I have just finished David Edmonds and John Eidinow's history of the 1972 world chess championship match in Reykjavik between Bobby Fischer and Boris Spassky, appropriately entitled "Bobby Fischer Goes To War".
It is hard not to feel slightly disturbed by Fischer, and that is being generous. Spassky emerges as a gentleman who acquiesces to most of the challenger's demands to simply allow the game to proceed, and who should really have walked out when, 2-0 down in the match, Fischer demanded to play the vital third game in a closed room. At times it is tempting to imagine that the Soviet report which concluded Fischer was a psychopath may even have had a grain of truth.
In between the obsession with Jews, Communists and religious mania, what was in Fischer's mind?
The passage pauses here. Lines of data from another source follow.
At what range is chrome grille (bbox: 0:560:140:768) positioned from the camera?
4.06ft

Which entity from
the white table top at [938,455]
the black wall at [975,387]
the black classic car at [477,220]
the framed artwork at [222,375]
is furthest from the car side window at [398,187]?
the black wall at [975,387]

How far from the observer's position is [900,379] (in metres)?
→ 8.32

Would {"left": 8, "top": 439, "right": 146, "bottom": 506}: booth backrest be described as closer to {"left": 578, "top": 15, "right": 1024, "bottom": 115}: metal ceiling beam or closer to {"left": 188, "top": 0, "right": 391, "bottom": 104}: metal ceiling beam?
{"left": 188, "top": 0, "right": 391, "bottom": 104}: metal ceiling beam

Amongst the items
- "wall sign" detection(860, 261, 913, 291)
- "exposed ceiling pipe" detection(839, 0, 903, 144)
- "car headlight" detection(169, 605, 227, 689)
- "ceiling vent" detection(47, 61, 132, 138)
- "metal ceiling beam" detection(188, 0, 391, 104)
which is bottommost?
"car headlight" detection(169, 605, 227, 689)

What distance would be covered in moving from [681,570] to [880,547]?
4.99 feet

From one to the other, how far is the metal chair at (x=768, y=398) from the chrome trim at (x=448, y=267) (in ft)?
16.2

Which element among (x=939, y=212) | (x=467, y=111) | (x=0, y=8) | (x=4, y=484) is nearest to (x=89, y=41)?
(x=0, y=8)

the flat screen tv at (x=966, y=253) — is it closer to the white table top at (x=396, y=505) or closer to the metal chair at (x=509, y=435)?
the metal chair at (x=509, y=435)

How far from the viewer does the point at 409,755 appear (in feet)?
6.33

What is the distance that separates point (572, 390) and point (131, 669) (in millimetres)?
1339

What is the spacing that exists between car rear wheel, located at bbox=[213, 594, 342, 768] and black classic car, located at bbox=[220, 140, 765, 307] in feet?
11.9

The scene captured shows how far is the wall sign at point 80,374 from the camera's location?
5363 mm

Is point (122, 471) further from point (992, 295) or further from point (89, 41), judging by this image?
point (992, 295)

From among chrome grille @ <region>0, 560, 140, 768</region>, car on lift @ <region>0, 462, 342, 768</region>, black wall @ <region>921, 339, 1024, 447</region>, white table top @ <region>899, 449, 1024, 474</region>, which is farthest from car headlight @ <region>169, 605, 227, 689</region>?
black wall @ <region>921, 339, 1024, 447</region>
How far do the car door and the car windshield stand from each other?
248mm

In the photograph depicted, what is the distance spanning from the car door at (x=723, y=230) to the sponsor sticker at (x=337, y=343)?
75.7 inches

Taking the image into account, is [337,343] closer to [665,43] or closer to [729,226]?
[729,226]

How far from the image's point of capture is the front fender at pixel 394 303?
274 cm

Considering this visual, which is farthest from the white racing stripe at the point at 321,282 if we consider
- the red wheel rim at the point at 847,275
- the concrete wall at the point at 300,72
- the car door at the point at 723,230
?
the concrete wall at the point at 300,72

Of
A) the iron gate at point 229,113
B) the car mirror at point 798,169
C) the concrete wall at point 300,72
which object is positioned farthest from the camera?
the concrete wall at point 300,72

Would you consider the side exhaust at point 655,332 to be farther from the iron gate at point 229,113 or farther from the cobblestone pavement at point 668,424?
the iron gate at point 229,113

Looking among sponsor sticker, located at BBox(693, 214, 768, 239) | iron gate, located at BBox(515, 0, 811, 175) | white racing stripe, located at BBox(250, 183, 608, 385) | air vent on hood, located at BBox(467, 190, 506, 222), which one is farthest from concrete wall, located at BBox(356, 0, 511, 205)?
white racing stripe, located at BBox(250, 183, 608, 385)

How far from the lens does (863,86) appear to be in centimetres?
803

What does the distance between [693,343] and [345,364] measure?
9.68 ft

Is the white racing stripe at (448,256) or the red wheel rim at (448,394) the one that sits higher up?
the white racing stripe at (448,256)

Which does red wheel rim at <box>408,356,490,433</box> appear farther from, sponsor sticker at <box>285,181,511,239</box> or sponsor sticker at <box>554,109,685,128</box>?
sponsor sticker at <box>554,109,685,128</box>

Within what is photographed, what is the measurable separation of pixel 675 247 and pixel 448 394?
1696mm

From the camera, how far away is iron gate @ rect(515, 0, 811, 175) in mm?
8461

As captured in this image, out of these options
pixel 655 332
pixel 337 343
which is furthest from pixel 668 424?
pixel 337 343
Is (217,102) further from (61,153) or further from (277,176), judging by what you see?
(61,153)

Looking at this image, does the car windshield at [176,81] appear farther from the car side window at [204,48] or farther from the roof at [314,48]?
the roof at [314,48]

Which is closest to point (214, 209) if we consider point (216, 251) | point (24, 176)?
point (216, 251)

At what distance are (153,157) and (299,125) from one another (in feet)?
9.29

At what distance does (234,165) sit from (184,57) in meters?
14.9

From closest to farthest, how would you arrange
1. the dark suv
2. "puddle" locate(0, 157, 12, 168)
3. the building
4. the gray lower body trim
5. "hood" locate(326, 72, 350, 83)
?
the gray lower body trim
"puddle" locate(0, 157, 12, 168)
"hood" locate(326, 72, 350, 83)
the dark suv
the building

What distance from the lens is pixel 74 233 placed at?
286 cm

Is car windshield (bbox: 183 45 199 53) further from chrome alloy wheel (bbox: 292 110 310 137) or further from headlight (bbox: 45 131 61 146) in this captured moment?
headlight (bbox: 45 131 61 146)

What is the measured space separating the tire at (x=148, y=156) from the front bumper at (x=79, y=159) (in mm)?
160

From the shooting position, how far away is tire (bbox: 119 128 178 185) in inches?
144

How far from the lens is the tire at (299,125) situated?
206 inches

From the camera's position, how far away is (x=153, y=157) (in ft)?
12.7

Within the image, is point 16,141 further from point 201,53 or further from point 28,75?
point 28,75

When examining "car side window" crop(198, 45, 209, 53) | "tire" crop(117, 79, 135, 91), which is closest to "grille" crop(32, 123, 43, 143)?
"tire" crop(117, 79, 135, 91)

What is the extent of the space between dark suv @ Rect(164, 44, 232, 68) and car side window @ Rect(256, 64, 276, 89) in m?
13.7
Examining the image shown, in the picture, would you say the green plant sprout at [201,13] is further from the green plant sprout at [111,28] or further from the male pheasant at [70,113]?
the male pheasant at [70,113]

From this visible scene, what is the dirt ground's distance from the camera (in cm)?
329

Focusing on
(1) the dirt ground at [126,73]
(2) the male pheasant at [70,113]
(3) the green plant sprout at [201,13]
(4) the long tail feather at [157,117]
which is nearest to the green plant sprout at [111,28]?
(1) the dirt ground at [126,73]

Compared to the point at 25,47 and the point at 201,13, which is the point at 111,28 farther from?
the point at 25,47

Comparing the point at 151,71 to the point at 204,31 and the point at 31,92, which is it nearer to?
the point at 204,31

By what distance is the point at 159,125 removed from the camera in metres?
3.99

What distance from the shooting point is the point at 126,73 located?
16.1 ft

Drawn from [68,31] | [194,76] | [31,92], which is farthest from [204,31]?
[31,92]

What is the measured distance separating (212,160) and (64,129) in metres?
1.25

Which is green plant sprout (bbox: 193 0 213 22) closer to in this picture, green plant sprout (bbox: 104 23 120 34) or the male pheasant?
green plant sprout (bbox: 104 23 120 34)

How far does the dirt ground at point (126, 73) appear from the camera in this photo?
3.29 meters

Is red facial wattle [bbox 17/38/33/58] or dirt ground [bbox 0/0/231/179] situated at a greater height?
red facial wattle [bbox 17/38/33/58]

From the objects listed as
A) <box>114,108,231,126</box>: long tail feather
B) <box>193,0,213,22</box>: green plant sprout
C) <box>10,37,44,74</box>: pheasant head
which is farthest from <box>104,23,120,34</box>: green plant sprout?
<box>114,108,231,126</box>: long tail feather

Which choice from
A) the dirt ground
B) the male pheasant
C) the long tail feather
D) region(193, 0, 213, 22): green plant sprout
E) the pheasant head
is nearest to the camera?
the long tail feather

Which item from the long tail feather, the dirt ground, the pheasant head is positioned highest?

Living in Germany in the 1980s he spent time with the German grandmaster Michael Bezold, who states:
"He was obsessed with a game in the 1960s, and the question was whether or not to move the pawn to h6. This was the only question. And he said he'd been analysing this game for more than thirty years, and he couldn't figure out whether its better to play h6 or not. It was fantastic."
Anyone who has ever been fanatical about anything will either recognise themselves in that quote, or be blown away by its intensity.
Edmonds and Eidinow were able to find to assemble a remarkable series of interviews for their study, from Cold War warriors such as Henry Kissinger to Spassky himself. Perhaps not surprisingly they did not obtain one with Fischer himself, who died this year, an exile from the United States. The first in what may be a series of new biographies, by Frank Brady, is scheduled to appear early next year. Whether this work will build on Edmonds and Eidinow's research into Fischer's family background (which interestingly was both Jewish and Communist!) remains to be seen.